Data items >>
┌────────

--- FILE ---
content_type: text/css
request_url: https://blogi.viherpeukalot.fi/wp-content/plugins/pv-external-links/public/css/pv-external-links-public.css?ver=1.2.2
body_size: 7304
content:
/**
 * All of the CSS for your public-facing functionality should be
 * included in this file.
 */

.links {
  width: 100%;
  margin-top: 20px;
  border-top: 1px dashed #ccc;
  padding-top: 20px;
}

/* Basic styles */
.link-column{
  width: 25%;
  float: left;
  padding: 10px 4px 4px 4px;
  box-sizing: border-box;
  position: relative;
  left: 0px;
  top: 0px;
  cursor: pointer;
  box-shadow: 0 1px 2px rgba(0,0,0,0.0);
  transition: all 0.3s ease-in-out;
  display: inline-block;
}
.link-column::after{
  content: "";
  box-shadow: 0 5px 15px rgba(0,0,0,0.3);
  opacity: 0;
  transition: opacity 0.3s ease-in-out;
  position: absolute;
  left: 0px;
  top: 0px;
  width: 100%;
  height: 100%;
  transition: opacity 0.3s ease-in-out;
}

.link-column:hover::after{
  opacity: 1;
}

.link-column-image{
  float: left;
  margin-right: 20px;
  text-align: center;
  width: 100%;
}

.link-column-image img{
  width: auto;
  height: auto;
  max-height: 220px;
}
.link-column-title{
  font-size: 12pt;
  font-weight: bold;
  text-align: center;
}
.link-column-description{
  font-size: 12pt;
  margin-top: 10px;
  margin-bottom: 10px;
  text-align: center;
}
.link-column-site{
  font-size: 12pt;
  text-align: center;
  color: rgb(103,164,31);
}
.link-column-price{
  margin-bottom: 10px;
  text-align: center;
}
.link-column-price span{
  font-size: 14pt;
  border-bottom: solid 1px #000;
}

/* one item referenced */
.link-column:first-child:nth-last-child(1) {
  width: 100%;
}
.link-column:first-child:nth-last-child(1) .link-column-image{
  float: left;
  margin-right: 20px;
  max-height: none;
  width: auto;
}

└────────

HOW TO COMPLETE THIS TASK >> Total lines with "public" in the records above: report that figure alone.

SOLUTION TO THIS EXERCISE >> 2